● **Prompt**: Find each line in the records below that contains the word "Returning", matching case exactly, and copy those lines out.

● **Supplied data**:
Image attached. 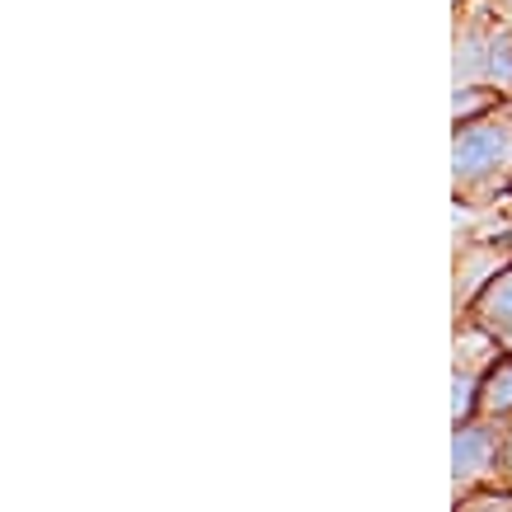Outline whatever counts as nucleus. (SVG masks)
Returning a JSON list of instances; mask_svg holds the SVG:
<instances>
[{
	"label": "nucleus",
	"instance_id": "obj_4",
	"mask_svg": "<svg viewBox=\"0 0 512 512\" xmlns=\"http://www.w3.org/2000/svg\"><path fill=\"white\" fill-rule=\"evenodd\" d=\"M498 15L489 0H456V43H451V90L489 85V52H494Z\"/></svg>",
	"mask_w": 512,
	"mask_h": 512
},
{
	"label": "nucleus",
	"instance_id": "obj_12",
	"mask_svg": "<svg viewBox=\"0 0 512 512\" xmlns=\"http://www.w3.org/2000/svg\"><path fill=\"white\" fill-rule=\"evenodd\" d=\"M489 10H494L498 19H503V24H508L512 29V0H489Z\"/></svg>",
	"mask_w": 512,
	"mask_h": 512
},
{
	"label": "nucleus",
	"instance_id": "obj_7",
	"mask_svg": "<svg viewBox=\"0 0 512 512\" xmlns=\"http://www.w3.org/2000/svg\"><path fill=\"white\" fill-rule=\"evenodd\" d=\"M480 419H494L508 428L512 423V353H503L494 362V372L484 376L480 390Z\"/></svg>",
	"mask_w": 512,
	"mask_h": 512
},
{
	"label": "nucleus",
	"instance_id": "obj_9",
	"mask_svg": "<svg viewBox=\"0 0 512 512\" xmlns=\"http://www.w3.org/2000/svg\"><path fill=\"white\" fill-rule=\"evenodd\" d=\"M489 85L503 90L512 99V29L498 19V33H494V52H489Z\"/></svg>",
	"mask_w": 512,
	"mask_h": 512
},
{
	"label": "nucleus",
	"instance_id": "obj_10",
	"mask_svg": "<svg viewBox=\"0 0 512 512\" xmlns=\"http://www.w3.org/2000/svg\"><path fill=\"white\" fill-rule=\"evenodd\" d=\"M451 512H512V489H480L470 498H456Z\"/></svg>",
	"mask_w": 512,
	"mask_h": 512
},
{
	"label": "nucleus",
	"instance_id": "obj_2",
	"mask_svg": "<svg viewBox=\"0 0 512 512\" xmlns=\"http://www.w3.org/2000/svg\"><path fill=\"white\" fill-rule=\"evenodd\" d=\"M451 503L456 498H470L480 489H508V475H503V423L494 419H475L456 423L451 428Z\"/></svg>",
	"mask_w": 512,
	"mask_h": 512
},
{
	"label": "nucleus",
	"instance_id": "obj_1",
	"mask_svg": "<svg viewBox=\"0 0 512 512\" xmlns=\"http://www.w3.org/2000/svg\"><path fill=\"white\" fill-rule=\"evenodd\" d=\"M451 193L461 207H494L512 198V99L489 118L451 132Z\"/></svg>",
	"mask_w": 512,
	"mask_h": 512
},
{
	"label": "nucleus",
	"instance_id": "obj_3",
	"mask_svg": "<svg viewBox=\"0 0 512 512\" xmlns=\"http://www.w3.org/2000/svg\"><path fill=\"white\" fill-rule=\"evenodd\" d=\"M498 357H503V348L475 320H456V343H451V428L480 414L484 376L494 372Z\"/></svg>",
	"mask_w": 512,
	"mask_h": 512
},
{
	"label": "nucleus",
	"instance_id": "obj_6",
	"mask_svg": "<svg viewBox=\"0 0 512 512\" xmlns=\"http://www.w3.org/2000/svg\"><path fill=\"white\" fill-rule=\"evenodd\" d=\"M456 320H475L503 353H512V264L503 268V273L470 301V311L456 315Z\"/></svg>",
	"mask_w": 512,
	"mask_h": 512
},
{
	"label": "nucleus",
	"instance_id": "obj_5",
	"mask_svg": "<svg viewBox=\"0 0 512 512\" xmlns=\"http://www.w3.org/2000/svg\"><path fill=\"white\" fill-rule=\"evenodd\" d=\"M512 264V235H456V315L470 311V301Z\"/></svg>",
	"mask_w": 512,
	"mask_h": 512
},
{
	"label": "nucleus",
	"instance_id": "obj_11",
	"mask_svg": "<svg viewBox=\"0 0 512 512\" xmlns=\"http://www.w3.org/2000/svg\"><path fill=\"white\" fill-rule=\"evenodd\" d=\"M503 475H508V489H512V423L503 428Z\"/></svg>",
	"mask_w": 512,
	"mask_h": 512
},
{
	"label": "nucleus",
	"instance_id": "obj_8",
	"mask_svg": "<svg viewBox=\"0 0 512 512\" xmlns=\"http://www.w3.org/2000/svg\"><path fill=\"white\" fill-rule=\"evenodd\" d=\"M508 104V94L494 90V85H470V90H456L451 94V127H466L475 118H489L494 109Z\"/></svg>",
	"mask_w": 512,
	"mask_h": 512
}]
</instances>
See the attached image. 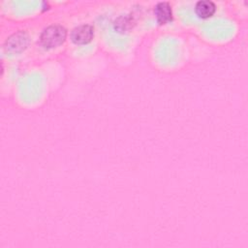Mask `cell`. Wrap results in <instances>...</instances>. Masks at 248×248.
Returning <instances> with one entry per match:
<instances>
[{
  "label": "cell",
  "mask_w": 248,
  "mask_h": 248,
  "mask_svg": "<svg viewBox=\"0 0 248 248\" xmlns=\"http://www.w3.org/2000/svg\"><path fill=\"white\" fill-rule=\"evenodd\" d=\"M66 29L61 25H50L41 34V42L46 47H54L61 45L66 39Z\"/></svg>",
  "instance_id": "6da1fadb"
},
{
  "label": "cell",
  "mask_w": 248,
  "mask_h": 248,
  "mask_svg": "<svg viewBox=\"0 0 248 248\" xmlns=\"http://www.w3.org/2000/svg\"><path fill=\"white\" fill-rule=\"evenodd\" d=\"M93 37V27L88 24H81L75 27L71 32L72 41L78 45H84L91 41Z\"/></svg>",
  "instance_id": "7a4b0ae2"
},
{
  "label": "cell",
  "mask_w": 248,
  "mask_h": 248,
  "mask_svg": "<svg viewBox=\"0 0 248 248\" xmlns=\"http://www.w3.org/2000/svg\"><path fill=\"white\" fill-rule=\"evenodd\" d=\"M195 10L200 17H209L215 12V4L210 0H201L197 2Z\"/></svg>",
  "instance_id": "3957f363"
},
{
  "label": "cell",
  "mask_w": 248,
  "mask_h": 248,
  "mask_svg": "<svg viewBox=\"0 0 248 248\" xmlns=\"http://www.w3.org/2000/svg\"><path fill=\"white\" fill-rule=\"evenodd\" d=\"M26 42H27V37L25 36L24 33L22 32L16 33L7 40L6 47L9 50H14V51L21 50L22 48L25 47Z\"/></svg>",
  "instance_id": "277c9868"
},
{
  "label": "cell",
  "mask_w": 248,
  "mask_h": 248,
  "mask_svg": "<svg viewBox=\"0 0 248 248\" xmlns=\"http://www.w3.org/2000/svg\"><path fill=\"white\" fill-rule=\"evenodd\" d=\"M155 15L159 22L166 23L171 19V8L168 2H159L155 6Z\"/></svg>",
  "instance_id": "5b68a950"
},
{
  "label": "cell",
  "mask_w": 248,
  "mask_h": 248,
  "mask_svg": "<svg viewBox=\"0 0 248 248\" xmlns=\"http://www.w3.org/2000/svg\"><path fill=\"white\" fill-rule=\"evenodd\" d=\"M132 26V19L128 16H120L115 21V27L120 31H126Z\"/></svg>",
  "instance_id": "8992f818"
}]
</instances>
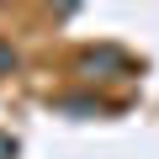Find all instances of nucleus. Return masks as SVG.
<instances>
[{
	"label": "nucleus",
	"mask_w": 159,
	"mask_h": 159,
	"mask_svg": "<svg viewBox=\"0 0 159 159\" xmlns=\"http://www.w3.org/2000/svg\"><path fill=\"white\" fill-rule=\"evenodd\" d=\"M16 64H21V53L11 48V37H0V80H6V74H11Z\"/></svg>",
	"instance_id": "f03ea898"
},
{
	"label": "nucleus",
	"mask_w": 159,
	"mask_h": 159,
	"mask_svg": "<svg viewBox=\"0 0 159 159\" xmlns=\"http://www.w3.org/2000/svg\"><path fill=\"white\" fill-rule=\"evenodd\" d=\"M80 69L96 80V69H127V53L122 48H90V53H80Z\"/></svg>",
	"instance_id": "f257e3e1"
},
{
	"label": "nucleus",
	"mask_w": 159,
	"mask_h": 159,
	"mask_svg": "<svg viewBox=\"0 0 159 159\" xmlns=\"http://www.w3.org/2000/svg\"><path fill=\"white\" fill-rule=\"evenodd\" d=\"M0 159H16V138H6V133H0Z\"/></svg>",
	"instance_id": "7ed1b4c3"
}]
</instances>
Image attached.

● **Result of the exercise**:
Returning a JSON list of instances; mask_svg holds the SVG:
Returning <instances> with one entry per match:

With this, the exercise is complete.